Wound healing and cancer; two sides of the same coin?

We are imperfect beings. We do silly, reckless things, or sometimes-just fall up the stairs; but either way, we get injured and those injuries must heal. Wound healing is just one of the many outputs of our body’s ability to regenerate, which is pretty remarkable in itself. Regeneration is achieved through functional stem cells resident in our tissues. These stem cells haven’t differentiated, they haven’t committed to any one path, so they are able to duplicate and produce new tissue. For instance, there are two types of stem cells in your skin, epidermal stem cells and hair follicle stem cells. Each is responsible for generating a certain kind of tissue. Hair follicle stem cells keep your hair growing, and epidermal stem cells rejuvenate your skin with new cells. This is their normal day-to-day function; my skin is slowly replaced and I’m not stuck with a bad haircut for the rest of my life.

When things get a little too imperfect, they are also there to save the day. If the epidermis is damaged and an open cut needs to be healed, both types of stem cells can kick into action to regenerate and repair the skin. Based on signals from near by tissue, these cells know when to turn off this rapid regeneration, they can sense when enough cells have been made to heal the wound. Suppose these amazing, regenerating cells didn’t stop; what would happen if they lost the ability to pick up on these cues?

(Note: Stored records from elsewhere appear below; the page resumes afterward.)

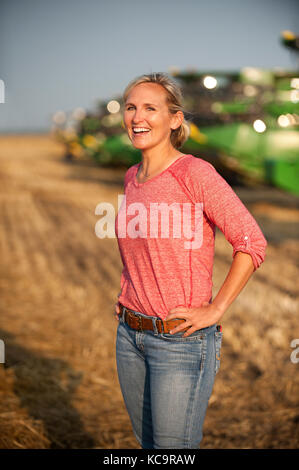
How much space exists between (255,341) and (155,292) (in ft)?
8.88

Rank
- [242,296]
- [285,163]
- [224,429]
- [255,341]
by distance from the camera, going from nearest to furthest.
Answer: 1. [224,429]
2. [255,341]
3. [242,296]
4. [285,163]

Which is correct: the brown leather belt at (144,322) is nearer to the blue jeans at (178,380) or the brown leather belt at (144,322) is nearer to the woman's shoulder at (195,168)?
the blue jeans at (178,380)

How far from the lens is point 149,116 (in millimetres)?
1574

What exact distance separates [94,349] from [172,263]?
101 inches

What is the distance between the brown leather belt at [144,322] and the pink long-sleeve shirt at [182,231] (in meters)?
0.03

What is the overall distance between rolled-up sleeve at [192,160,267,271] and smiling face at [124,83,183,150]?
0.22 m

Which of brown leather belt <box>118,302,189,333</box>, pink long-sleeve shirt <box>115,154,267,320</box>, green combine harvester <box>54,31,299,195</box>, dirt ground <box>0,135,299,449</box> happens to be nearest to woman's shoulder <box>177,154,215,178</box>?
pink long-sleeve shirt <box>115,154,267,320</box>

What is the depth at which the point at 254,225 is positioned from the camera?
57.1 inches

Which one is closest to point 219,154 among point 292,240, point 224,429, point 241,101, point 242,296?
point 241,101

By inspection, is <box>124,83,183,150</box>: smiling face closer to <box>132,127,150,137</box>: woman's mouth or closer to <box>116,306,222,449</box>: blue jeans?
<box>132,127,150,137</box>: woman's mouth

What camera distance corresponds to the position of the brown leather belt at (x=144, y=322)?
1505 mm

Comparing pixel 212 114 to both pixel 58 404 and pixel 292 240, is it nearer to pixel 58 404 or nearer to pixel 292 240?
pixel 292 240

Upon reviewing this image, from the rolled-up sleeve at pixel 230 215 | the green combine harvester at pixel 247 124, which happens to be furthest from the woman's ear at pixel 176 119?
the green combine harvester at pixel 247 124

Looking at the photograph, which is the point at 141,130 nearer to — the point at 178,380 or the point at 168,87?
the point at 168,87
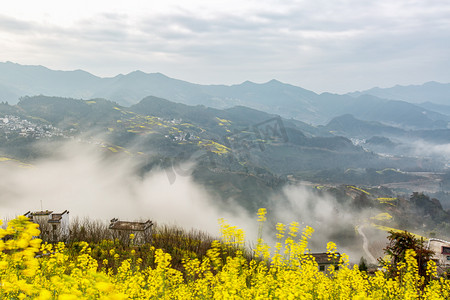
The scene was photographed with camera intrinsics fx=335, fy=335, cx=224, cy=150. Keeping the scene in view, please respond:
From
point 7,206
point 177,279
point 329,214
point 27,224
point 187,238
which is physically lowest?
point 329,214

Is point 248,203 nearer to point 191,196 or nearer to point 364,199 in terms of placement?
point 191,196

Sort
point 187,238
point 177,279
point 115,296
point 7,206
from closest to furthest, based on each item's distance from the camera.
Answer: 1. point 115,296
2. point 177,279
3. point 187,238
4. point 7,206

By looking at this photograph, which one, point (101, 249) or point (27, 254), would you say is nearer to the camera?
point (27, 254)

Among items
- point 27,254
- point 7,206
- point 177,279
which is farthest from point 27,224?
point 7,206

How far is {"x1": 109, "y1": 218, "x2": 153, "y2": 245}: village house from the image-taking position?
1073 inches

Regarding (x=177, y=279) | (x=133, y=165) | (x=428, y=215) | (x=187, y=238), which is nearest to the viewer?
(x=177, y=279)

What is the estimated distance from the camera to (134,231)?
112 ft

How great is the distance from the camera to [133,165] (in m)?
195

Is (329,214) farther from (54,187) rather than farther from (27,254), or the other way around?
(27,254)

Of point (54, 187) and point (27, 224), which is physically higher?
point (27, 224)

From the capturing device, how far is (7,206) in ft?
391

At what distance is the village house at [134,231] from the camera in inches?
1073

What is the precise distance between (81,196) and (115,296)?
17047 centimetres

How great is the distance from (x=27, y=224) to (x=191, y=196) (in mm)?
166542
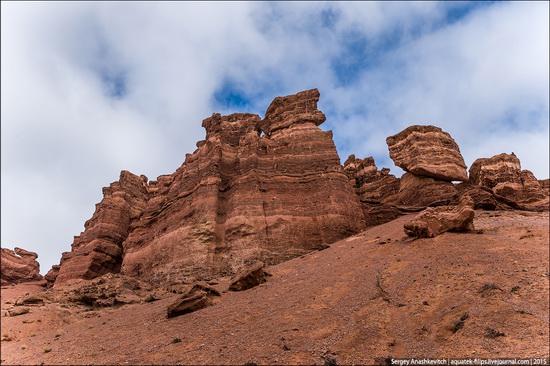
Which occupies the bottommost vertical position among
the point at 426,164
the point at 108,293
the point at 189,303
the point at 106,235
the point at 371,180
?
the point at 189,303

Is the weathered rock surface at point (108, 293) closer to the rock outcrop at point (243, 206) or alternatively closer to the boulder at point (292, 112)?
the rock outcrop at point (243, 206)

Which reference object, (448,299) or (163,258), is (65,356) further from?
(163,258)

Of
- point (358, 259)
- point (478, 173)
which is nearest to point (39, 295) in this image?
point (358, 259)

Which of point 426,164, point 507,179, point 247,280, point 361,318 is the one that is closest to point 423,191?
point 426,164

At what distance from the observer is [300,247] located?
1029 inches

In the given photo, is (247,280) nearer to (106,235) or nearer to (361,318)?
(361,318)

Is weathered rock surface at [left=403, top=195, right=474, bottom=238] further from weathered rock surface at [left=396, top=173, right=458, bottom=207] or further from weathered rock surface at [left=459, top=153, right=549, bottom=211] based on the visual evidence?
weathered rock surface at [left=459, top=153, right=549, bottom=211]

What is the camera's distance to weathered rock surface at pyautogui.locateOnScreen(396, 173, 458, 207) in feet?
104

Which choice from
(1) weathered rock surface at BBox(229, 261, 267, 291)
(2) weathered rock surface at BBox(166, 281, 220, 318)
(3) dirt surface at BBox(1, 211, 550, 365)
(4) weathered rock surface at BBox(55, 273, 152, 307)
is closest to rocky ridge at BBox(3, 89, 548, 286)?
(4) weathered rock surface at BBox(55, 273, 152, 307)

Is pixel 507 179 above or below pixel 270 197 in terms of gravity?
above

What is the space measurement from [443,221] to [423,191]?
1736 centimetres

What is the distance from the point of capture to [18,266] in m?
49.3

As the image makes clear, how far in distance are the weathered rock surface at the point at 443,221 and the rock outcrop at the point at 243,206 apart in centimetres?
906

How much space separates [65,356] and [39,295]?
14796mm
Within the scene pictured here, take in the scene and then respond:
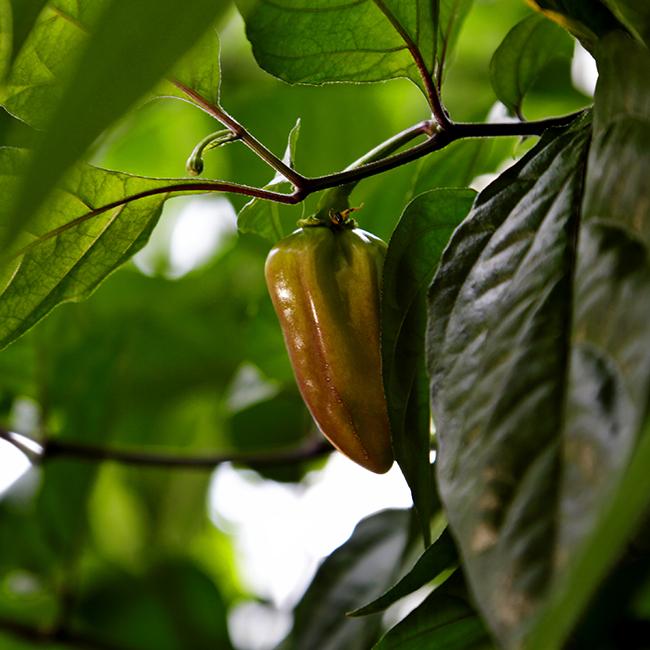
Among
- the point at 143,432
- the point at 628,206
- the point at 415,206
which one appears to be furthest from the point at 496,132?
the point at 143,432

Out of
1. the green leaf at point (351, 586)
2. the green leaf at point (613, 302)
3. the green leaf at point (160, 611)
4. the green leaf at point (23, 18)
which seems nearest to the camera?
the green leaf at point (613, 302)

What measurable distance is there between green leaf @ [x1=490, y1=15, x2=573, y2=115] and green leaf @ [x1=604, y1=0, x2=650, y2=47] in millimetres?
218

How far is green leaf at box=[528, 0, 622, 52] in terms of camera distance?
427 millimetres

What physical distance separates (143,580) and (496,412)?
105 cm

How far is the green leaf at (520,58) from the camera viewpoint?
60 cm

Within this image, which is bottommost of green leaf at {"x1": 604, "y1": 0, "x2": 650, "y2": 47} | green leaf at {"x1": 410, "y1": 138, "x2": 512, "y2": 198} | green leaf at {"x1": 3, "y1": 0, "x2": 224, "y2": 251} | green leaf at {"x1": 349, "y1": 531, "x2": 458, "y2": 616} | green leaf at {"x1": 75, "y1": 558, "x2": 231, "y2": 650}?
green leaf at {"x1": 75, "y1": 558, "x2": 231, "y2": 650}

Cancer is a complicated and case-specific disease, but one common thread is that these are aggressive cells that grow without ‘listening’ to near by tissues telling them to stop. It has been described as “a wound that never heals”, and with good reason; there are some strange links between wound healing and cancer. Observationally it has been noted that individuals with chronic wounds have increased risk of cancer. Conversely, genetically inhibiting wound healing in mice reduces the likelihood of that animal developing cancer1. Given what we now know about stem cells and their regenerative abilities, there may be a clear biological link.

Ge and colleagues published an article directly addressing the behaviors of epidermal and hair follicle stem cells in wound healing and cancer2. Theses authors have some astonishing findings. First, during wound healing hair follicle stem cells can lose their identity, they can temporarily become epithelial stem cells to generate skin instead of hair. Once the wound is healed, these cells reassume their molecular identity and resume their existence as a hair follicle cell. This means that the three dimensional organization of their DNA actually changes during this time and key epithelial gene programs are turned on. When the wound heals, a molecular switch is flipped and this all returns back to the original hair follicle stem cell state.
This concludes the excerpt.